Optimizing with OpenMDAO¶
If you don't already have OpenMDAO, you can install it with pip install OpenMDAO
OpenMDAO doesn't actually do any of the optimization, it is simply a convenient framework for forming models for optimization. It installs SciPy along with its optimizer as a dependency during the installation process. If you want access to additional optimizers, I recommend the pyOptSparse library.
Adding OptVL to a model¶
OptVL comes with OpenMDAO components to make it simple to include it into an OpenMDAO model. All the hard/tedious work of specifying how the gradient functions should be called is already done for you in this group. Simply import the group and add it to your model.
import openmdao.api as om
from optvl import OVLGroup
model = om.Group()
model.add_subsystem("ovlsolver", OVLGroup(geom_file="aircraft.avl", mass_file="aircraft.mass"))
alpha
and beta
are automatically exposed as inputs to the group.
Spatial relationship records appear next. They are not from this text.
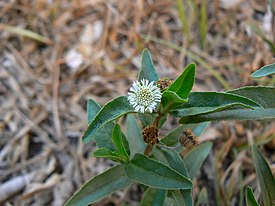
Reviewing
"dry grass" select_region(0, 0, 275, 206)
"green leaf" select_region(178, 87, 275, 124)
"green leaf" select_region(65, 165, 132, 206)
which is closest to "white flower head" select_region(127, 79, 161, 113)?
"green leaf" select_region(178, 87, 275, 124)

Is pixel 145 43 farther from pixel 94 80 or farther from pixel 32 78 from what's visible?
pixel 32 78

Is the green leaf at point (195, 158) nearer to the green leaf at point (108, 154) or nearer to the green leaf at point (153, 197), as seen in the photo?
the green leaf at point (153, 197)

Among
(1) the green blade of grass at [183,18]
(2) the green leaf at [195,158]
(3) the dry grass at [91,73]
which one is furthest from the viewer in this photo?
(1) the green blade of grass at [183,18]

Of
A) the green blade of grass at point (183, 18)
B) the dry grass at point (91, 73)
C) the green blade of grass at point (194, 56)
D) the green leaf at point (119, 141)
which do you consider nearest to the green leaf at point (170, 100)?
the green leaf at point (119, 141)

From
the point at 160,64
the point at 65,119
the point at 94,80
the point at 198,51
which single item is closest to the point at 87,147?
the point at 65,119

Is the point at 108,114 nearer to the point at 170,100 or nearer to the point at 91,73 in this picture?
the point at 170,100

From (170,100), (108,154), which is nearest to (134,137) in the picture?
(108,154)
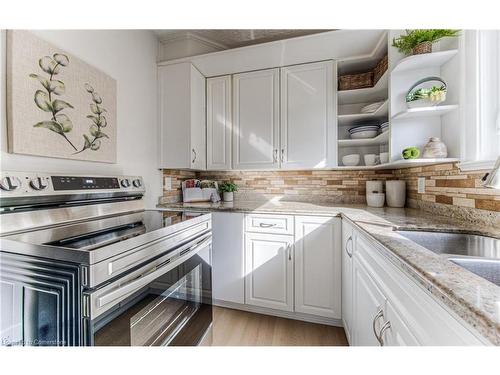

The geometric variables of each surface are added as inputs of the form <surface name>:<geo variable>
.
To turn on other inputs such as the reference values and case parameters, use the "input_param_vals" and "input_ref_vals" keywords to the group, respectively.
model.add_subsystem("ovlsolver", OVLGroup(geom_file="aircraft.avl",input_param_vals=True, input_ref_vals=True))
CL
, CD
, and CM
are automatically added as outputs.
To add stability derivatives or control surface derivatives as outputs, just use the output_stability_derivs
and output_con_surf_derivs
keyword arguments to the group to turn them on.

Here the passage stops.